┌─ THE RECORDS

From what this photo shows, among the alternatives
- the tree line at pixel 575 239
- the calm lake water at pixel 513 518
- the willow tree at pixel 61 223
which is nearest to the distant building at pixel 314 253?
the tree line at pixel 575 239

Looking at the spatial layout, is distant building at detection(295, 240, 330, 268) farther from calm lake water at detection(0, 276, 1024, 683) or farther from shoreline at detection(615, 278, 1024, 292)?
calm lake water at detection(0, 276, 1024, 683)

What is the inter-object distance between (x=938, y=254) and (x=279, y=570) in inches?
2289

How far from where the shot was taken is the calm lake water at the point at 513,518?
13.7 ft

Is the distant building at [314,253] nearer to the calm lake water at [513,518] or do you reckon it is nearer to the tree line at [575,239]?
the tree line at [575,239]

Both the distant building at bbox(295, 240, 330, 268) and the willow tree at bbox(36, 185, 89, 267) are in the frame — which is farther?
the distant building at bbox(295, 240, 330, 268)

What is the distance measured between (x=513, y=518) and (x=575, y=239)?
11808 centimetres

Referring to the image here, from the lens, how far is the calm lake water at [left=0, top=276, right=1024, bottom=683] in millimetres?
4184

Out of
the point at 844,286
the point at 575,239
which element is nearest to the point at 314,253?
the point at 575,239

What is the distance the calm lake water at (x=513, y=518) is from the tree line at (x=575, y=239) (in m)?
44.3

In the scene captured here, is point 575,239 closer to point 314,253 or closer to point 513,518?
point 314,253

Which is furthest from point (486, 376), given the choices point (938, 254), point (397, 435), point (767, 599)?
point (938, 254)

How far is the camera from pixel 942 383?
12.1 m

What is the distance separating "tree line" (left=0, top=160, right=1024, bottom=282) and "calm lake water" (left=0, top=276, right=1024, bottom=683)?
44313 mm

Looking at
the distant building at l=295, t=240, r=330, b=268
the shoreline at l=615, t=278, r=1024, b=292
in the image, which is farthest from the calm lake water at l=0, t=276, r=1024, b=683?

└─

THE PROBLEM
Copy the records verbatim, beginning at the line that contains "What is the distance separating" and continuing through the end of the records.

SOLUTION FOR THIS PROBLEM
What is the distance separating "tree line" (left=0, top=160, right=1024, bottom=282) and "calm lake water" (left=0, top=276, right=1024, bottom=683)?
44313 mm

Looking at
the distant building at l=295, t=240, r=330, b=268
the shoreline at l=615, t=278, r=1024, b=292
in the image, which is farthest from the calm lake water at l=0, t=276, r=1024, b=683?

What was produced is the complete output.